As far as I know Princess Alice of Battenberg was deaf from the very beginning as her auditory passages were too narrow - I did not read something about scarlet fever yet.
What I read in "Advoce to a grand-daughter" is that she learnt to read from the lips in four languages when aged 15...English, German, Frensh and Greek
From Hugo Vicker's Alice:
p.24: No one had yet noticed that Alice was deaf. The first hint came in a letter to Queen Victoria in January 1887, though the cause was still underdevloped in her mother's mind. Victoria wrote:
'Baby looks so nice in the pretty frocks you gave her. She is very slow in learning to talk, but on the other hand very clever with her fingers..."
p.25: It was not until Alice was four yers old that her mother began to articulate her concern. In a progress report to Queen Victoria she wrote:
'The child has grown very much since last you saw her, is very lively & quick with her fingers, but decidedly backward in speech, using all sorts of self-invented words & pronouncing others very indistinctly, so that strangers find it difficult to understand her. We make great efforts to improve this & I think the society of her little Erbach cousin is helping her on.'
Alice's grandmother, Princess Battenberg, was the person who identified the problem as deafness, taking Alice to an ear specialist in Darmstadt. Alice had been born with the defect, though some in the family assert that her hearing was damaged on one of her early sea voyages. The deafness was due to the thickness of the Eustachian tubes and would always be a problem. Her mother spent long hours with her, teaching her to lip-read, and she learned to follow conversations. By May 1889, Alice was speaking 'quite nicely at last', and her hearing was deemed better a year later. But in 1893, when she was eight, Victoria took her to an aurist in London, her lacak of progress remaining a 'great worry' to her parents. They discovered that no operation was possible. By the age of fourteen, there was a marked improvement, but it was not until as late as 1922 that Alice announced that she had heard a cuckoo for the first time.
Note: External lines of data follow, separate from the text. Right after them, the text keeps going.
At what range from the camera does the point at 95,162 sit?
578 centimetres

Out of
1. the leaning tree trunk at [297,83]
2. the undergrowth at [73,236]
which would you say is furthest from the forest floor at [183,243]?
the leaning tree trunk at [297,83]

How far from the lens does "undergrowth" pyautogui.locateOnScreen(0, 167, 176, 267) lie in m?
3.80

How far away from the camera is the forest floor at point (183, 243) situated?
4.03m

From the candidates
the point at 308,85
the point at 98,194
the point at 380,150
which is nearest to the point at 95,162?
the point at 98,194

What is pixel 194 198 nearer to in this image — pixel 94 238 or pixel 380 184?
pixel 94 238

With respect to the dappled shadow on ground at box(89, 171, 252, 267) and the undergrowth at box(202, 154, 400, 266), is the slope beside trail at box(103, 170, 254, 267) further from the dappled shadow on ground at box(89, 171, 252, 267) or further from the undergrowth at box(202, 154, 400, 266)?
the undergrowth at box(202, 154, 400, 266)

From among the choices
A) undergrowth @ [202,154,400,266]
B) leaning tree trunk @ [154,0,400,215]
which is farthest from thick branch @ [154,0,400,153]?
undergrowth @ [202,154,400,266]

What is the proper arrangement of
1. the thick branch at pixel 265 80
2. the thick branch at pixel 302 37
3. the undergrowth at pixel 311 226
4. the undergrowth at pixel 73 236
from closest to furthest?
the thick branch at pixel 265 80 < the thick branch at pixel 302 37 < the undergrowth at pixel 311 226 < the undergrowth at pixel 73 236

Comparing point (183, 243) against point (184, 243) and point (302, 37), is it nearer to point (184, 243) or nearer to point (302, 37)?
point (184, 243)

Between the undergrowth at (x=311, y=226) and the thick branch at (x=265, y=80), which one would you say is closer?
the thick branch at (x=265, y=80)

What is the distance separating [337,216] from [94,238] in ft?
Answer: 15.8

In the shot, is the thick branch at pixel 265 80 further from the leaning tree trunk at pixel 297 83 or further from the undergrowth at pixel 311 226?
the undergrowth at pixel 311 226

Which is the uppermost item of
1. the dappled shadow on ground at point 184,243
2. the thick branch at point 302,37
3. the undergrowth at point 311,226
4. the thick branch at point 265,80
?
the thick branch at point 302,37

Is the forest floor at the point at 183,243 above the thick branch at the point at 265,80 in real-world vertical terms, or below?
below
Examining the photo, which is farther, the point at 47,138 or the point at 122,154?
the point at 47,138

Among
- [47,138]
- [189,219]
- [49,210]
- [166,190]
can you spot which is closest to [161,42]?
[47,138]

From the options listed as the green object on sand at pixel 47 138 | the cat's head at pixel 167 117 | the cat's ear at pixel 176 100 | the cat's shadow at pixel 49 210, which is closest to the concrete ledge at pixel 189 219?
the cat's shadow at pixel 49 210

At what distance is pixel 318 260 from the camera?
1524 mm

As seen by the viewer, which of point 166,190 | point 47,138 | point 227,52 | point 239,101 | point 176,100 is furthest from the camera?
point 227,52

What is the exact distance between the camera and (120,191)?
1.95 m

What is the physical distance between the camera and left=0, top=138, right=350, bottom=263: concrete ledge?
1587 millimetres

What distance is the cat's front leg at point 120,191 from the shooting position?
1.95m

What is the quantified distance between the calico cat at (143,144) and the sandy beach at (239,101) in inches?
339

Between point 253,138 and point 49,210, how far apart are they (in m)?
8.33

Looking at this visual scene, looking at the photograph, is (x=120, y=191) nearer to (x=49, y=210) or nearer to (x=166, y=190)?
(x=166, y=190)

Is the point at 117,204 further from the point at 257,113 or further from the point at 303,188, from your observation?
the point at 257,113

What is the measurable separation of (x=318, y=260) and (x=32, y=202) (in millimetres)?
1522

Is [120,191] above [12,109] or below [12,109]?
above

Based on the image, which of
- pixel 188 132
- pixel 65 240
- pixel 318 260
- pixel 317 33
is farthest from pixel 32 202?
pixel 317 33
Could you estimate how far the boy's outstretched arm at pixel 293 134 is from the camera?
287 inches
The deafness isolated Alice from the usual friendships of childhood but she learned to fall back on her own resources....Her mother had to decide how to treat her within the family circle. Alice's yonger brothers and sister were told that they must talk normally amongst themselves, making no concession to Alice. She would either join in or not....As she grew older, Alice could hear certain voices according to pitch. In the 1950s she surprised her family in Baden by hearing the guards march outside. It was the echo of stamping boots that she detected. And her lip-reading became so good that people put their hands over their mouths when imparting secrets across the room, aware that she could lip-read not only in English and German but in several languages. 'You had to be very careful what you said,' recalled Alice's niece, Princess Eugenie. [Footnote: Many years later Alice relished watching silent films, where she was able to lip-read what the characters were really saying. She amused her family by relating how in a passionate love scene in Von Stroheim's film, Greed (1923), in reality the hero was telling the heroine that he was being evicted for not paying his rent.]